[TASK OBJECTIVE]
Return only the lines from the top of the material through the line marked by "genus: Sceloporus", unaltered.

[PROVIDED INFORMATION]
****************

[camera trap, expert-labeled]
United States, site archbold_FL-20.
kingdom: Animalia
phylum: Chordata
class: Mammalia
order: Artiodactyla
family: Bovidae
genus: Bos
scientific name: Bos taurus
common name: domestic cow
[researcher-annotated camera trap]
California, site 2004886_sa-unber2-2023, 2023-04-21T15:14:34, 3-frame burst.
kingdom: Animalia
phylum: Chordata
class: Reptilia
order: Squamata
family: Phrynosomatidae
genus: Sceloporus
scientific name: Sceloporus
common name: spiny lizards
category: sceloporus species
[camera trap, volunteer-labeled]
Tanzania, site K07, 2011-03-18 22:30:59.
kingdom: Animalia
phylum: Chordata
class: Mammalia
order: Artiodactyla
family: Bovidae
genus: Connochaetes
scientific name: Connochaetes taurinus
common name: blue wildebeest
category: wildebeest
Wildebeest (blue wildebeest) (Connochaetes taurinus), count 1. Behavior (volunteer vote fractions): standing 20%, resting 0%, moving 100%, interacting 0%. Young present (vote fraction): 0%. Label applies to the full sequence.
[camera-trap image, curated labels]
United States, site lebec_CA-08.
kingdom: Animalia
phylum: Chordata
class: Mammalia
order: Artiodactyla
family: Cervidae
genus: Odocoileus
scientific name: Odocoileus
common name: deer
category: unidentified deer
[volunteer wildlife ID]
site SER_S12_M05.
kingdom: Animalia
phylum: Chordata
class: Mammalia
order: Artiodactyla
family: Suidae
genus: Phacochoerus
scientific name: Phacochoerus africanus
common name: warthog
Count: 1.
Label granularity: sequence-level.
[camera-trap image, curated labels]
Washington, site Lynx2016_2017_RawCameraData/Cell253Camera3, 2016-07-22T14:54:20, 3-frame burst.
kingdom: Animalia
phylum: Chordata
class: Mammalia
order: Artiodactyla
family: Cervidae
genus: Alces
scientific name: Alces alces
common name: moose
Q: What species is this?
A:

****************

[TASK ANSWER]
[camera trap, expert-labeled]
United States, site archbold_FL-20.
kingdom: Animalia
phylum: Chordata
class: Mammalia
order: Artiodactyla
family: Bovidae
genus: Bos
scientific name: Bos taurus
common name: domestic cow
[researcher-annotated camera trap]
California, site 2004886_sa-unber2-2023, 2023-04-21T15:14:34, 3-frame burst.
kingdom: Animalia
phylum: Chordata
class: Reptilia
order: Squamata
family: Phrynosomatidae
genus: Sceloporus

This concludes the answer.